Tour du monde des bonheurs philosophiques

Anne-Sophie Moreau publié le 24 septembre 2012 16 min

L’économiste Jean Gadrey s’est livré à de savants calculs afin de déterminer des indicateurs de félicité selon cinq grands théoriciens d’Occident : Aristote, Épicure, Épictète, Descartes et John Stuart Mill. On apprend que la France est moins cartésienne que les pays du Nord, que le Japon est un modèle d’épicurisme, tandis que l’Amérique du Sud affiche un stoïcisme à toute épreuve. La méthode est originale, l’exercice contestable, les résultats amusants. Panorama des pays où il fait bon vivre.

Mesurer le bonheur : oui, mais lequel ? Les experts rivalisent d’ingéniosité pour forger leurs statistiques, mais négligent parfois l’objet même de leurs calculs. Nombre des études récentes mélangent données subjectives et objectives pour mesurer un bien-être dont la définition est tenue pour évidente. Pourtant, chez les philosophes, l’idée même de vie heureuse est loin de faire l’unanimité. Plénitude, ataraxie, souverain bien ou béatitude, le bonheur philosophique est multiforme. À partir de quelques-unes des principales conceptions du bonheur qui s’affrontent dans l’histoire de la pensée, nous avons proposé à l’économiste Jean Gadrey d’imaginer des « contre-indicateurs », ou encore des mesures des différents niveaux de bonheur philosophique dans 28 pays. L’exercice est périlleux et les résultats ne sont pas à lire au premier degré ! Cet usage peu orthodoxe des classiques montre néanmoins que pour quantifier le bien-être, il faut s’entendre sur les critères retenus. Car, selon l’échelle de valeurs, les classements divergent. Avant de choisir votre coach, exigez son diplôme. Si vous tombez sur un stoïcien, vous risquez de faire des pompes sous un portique colombien. Alors que vous auriez préféré, en bon aristotélicien, faire vos humanités à l’université de Copenhague.

 

À propos de la méthode

À la demande de Philosophie magazine, Jean Gadrey, professeur émérite d’économie à Lille-1, a accepté de construire des indicateurs d’un genre nouveau, afin de mesurer les niveaux de bonheur philosophique dans 28 pays. Une méthode originale, contestable mais stimulante.

Quelle méthode avez-vous suivie pour élaborer ces indicateurs ?
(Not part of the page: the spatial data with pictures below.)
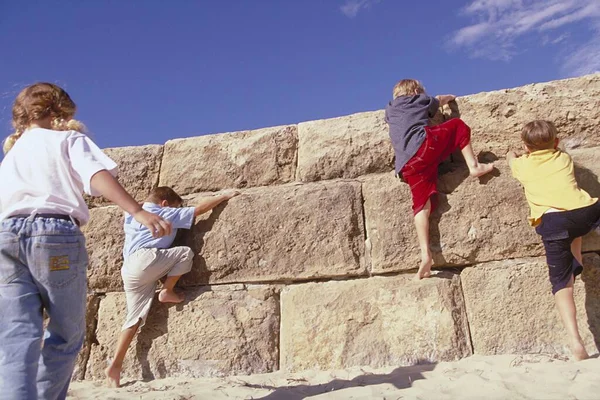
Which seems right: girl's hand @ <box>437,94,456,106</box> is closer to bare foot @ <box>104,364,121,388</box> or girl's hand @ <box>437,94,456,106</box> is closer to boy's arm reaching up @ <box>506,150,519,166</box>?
boy's arm reaching up @ <box>506,150,519,166</box>

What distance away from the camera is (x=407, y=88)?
428 centimetres

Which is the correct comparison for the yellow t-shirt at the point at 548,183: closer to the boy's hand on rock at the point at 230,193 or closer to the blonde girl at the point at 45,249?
the boy's hand on rock at the point at 230,193

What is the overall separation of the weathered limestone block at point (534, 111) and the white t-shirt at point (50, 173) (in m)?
2.77

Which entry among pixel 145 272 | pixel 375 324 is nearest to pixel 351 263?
pixel 375 324

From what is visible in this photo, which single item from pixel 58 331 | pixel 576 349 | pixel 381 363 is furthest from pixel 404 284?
pixel 58 331

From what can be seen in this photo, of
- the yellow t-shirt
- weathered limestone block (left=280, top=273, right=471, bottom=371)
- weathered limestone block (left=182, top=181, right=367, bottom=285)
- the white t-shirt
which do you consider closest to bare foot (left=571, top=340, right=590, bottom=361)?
weathered limestone block (left=280, top=273, right=471, bottom=371)

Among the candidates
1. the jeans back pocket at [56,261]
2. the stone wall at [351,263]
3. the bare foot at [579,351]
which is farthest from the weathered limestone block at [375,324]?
the jeans back pocket at [56,261]

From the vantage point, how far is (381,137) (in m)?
4.27

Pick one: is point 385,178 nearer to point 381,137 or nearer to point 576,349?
point 381,137

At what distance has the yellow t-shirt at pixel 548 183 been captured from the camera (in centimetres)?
335

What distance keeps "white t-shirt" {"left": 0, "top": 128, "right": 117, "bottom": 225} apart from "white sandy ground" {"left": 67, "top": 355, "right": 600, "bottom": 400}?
4.74 ft

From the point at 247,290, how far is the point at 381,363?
108 cm

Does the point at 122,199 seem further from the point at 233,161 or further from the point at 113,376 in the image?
the point at 233,161

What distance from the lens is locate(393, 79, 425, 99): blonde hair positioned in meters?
4.26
Jean Gadrey : Après avoir repéré les principaux critères de bonheur dans les écrits de chacun des philosophes retenus, j’ai cherché dans les bases statistiques internationales si des indicateurs pouvaient refléter ces critères. Par exemple, si la santé est un critère de bonheur, on pensera à l’espérance de vie. Mais si on insiste sur l’accès de tous à la santé, on pourra y ajouter l’importance des dépenses publiques de santé.
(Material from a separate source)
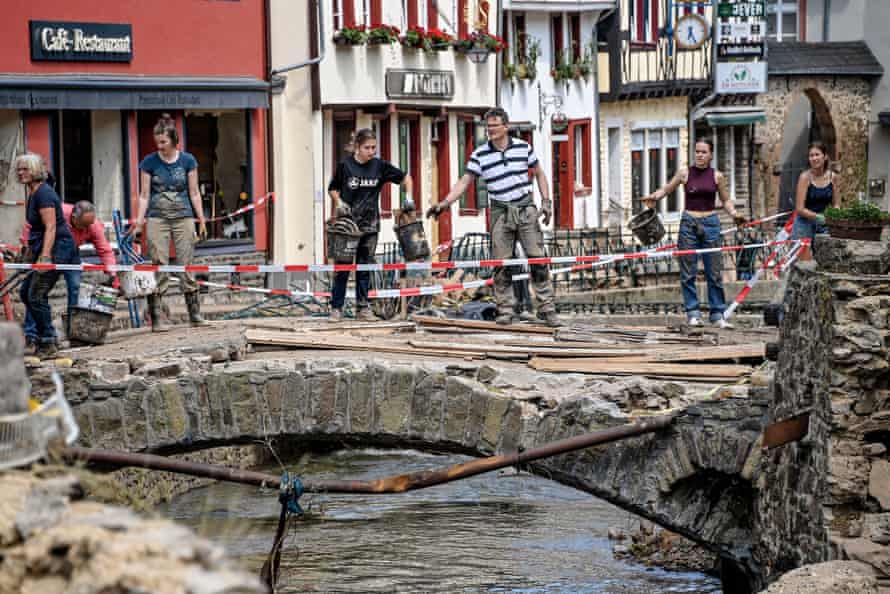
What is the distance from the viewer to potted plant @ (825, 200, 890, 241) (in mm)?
12328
Ensuite, j’ai converti, pour chaque indicateur, les chiffres des différents pays en notes de 0 à 10 – 0 correspondant à la moins bonne performance dans l’éventail des 28 pays retenus (par exemple, 47 ans pour l’espérance de vie en Afrique du Sud) et 10 à la meilleure (82 ans au Japon). Entre les deux, j’ai effectué une règle de 3.

On peut alors faire comme si chaque pays passait un examen à épreuves multiples (les divers critères du bonheur) devant chaque philosophe, ce dernier effectuant la somme des notes sur 10 pour les critères qui lui importent, quitte à mettre des « coefficients » si certains critères sont plus décisifs. Cette note globale est ensuite située sur une échelle de 0 à 100.

Il est apparu pertinent et plus lisible de procéder a posteriori à des regroupements de pays (anglo-saxons, nordiques, etc.) plutôt que de fournir des graphiques très chargés pour chacun des 28 pays. Bien sûr, à l’intérieur de chaque groupe, les « performances » peuvent différer sensiblement.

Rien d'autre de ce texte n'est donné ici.